ABOVE PHOTO: Sen. Cory Booker (D-NJ)
By Paul Steinhauser
MANCHESTER, N.H. — Sen. Cory Booker, returning to the first-in-the-nation primary state Saturday for a two-day trip that could turn out to be a tuneup for the New Jersey Democrat’s potential presidential campaign, said the visit leaves him “a lot more confident in making decisions going forward.”
Booker headlined the New Hampshire Democratic Party’s post-midterm victory celebration in Manchester.

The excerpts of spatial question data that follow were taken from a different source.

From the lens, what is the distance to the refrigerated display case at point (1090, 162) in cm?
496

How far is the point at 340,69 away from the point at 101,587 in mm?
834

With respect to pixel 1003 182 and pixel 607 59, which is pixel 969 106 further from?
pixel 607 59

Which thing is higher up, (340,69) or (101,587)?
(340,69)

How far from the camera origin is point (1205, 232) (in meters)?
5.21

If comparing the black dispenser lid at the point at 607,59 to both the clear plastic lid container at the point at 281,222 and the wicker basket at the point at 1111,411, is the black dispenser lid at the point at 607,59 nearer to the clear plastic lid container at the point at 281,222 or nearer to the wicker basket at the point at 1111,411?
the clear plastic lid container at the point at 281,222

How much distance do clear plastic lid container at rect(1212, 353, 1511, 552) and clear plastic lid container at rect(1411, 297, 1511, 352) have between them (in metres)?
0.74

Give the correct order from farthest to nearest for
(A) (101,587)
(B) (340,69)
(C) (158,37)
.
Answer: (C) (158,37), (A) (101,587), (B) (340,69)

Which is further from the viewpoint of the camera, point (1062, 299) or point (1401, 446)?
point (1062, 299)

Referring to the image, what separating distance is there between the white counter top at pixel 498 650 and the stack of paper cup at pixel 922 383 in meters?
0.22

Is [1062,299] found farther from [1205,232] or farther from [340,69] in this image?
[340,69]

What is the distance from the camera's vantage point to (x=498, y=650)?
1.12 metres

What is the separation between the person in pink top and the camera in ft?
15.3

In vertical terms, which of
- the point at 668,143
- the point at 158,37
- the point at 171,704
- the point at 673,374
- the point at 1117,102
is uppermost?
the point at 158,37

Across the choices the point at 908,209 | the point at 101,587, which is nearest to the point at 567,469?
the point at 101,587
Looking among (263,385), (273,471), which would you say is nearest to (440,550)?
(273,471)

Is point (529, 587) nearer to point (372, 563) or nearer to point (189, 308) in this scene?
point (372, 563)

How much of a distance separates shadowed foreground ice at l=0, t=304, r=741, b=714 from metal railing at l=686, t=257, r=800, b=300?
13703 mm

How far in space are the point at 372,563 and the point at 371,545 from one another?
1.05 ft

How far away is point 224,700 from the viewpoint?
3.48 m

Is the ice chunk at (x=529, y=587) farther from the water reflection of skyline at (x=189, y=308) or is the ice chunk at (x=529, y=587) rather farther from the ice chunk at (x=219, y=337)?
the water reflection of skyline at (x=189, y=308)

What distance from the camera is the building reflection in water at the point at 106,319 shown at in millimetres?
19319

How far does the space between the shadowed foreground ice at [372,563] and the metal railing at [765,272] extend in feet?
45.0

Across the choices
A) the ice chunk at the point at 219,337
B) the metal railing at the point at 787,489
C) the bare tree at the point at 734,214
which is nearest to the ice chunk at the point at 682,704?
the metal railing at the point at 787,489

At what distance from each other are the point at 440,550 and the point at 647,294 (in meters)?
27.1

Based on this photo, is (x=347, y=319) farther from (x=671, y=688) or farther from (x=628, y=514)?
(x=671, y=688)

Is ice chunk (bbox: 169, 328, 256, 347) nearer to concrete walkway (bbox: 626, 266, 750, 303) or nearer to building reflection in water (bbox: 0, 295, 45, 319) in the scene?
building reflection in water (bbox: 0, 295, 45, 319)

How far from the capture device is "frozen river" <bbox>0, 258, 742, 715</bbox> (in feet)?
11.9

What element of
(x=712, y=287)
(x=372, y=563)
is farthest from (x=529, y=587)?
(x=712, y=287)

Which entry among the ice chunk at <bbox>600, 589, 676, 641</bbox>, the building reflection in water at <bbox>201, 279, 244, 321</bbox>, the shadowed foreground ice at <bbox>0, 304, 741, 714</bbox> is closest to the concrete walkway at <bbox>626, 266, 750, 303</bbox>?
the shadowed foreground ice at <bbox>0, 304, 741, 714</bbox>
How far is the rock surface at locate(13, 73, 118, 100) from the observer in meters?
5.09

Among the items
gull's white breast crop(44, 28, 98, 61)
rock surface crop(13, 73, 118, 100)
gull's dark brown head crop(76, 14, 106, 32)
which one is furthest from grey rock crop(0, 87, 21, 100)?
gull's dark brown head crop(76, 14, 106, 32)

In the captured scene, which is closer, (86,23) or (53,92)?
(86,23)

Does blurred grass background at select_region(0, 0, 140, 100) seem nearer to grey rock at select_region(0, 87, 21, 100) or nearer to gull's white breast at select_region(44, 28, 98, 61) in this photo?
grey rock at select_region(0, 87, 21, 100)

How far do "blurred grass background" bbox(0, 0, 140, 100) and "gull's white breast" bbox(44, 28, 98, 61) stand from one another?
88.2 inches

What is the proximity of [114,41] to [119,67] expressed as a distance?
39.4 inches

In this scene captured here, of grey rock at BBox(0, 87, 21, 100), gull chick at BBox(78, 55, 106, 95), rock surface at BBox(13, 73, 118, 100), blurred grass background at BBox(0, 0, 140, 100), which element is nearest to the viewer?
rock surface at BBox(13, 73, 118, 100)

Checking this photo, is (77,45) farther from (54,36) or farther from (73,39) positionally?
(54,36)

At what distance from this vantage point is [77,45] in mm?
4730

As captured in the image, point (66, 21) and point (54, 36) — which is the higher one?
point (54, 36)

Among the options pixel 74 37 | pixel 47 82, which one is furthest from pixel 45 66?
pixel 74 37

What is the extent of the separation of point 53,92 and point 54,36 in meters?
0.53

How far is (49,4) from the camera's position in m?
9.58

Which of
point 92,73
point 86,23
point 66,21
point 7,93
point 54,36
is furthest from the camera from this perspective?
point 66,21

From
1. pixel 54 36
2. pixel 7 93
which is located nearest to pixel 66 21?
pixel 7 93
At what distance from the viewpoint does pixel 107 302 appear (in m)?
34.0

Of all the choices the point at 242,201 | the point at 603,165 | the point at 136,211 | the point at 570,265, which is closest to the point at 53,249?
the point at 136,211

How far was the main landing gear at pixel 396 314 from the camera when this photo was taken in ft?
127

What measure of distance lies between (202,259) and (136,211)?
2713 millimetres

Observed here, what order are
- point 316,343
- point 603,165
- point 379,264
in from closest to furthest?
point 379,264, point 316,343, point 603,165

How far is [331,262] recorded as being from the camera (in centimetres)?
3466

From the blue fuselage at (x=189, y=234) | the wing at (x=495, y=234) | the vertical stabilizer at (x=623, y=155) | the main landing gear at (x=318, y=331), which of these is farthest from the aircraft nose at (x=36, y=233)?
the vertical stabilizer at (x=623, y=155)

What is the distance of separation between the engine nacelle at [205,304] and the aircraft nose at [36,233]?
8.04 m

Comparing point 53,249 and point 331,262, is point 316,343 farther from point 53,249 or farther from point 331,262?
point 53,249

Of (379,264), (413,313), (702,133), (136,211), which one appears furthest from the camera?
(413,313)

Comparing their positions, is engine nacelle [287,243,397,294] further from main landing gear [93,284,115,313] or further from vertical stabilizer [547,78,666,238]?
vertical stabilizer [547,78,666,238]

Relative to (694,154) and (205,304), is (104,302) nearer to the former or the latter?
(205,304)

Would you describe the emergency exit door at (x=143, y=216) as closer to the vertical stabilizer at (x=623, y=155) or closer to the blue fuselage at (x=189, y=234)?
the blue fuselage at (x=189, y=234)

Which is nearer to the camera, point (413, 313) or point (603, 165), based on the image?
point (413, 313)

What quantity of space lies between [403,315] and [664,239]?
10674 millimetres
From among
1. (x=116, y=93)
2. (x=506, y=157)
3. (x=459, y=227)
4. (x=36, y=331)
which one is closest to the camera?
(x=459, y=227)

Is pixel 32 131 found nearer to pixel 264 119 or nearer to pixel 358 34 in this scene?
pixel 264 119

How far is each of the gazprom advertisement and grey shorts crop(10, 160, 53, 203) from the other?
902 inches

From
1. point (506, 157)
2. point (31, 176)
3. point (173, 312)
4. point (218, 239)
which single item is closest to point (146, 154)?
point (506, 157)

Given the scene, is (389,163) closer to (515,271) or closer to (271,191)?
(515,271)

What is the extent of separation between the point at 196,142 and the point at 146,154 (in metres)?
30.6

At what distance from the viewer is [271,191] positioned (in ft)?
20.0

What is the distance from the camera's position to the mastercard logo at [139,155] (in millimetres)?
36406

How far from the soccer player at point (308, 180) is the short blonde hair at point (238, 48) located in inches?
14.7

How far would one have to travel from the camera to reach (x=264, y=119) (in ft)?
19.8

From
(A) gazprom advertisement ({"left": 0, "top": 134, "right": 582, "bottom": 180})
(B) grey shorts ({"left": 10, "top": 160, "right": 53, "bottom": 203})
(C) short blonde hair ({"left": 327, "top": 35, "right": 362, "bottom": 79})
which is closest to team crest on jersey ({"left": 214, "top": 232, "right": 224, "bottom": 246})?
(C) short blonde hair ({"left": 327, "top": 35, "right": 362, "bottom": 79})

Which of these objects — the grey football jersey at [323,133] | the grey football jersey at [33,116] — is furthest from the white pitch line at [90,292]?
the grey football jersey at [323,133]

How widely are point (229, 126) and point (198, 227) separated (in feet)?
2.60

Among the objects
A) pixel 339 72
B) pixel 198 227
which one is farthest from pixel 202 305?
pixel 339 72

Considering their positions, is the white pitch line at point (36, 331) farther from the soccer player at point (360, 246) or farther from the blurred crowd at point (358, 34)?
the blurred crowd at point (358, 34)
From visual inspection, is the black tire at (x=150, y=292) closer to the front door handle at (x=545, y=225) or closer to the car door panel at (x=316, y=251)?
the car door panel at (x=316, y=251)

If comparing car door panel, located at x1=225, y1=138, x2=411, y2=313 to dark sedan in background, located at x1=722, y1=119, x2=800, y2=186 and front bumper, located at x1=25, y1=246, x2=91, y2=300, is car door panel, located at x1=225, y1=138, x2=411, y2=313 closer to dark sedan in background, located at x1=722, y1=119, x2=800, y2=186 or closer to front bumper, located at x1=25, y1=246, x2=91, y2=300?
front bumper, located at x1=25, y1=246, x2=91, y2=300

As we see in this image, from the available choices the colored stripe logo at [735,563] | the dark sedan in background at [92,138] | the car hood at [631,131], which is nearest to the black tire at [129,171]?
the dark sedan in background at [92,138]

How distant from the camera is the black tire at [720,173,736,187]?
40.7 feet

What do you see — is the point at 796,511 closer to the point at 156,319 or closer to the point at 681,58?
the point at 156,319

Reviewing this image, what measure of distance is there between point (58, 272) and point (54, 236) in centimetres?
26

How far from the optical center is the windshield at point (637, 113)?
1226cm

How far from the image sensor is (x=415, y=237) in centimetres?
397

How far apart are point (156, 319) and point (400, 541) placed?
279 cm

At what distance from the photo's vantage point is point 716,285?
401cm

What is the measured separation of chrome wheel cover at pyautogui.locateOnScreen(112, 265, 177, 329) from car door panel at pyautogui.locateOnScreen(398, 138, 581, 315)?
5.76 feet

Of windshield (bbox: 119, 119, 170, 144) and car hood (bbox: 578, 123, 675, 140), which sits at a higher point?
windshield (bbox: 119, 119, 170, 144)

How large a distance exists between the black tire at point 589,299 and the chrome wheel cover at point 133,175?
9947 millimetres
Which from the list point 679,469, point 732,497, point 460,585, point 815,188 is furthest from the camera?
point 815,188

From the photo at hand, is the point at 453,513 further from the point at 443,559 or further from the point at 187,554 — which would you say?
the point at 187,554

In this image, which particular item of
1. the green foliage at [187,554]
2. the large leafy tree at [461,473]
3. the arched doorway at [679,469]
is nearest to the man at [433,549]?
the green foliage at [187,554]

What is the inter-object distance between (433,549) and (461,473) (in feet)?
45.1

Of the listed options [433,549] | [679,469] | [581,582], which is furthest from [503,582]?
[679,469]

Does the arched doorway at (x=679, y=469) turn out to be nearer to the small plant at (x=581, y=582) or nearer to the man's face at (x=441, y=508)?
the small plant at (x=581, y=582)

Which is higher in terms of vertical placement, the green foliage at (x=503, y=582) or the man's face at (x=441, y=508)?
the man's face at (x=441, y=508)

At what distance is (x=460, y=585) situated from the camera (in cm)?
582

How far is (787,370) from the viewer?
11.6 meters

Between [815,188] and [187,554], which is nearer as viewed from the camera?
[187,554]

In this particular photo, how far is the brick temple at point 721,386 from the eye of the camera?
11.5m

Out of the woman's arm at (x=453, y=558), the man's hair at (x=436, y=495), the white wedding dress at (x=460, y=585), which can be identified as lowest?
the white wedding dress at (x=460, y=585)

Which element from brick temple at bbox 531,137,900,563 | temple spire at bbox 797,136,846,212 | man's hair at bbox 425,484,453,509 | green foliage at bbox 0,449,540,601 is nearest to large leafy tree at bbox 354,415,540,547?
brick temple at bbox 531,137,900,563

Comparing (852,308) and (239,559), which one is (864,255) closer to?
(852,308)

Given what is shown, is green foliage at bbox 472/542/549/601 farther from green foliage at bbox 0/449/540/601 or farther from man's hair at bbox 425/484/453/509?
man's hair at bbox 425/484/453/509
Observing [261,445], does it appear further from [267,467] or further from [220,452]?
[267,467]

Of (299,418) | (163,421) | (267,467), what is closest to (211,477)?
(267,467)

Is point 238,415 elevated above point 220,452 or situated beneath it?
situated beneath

The event at the New Hampshire Institute of Art was jam-packed, with fire marshals directing latecomers to a separate overflow room.
Booker, who headlined two rallies in the state a week before the midterm election and who contributed more money to the New Hampshire Democratic Party and various candidates than any other potential White House hopeful during the 2018 cycle, was described by state party chairman Ray Buckley as a “best friend” to New Hampshire Democrats.
Booker didn’t discuss any 2020 ambitions in his speech, which some in the crowd described as a sermon.
He spotlighted the importance of love and emphasized that “this country has enough hate, enough bigotry, enough anti-Semitism. What we need now are courageous actors who call to the conscience of our country. A higher moral imagination, who call for a revival of civic grace.”
The likely presidential contender was also the main attraction at a gathering with activists in Nashua, at the home of longtime former state Sen. Bette Lasky. He’ll also be the guest of honor at house gatherings in Concord on Saturday night and Sunday in Keene.
Booker, who’s said in recent weeks that he’ll take the holiday season to assess whether to run for the White House in 2020, told The Associated Press that the trip is “really helpful to me in understanding what a potential presidential campaign would be about.”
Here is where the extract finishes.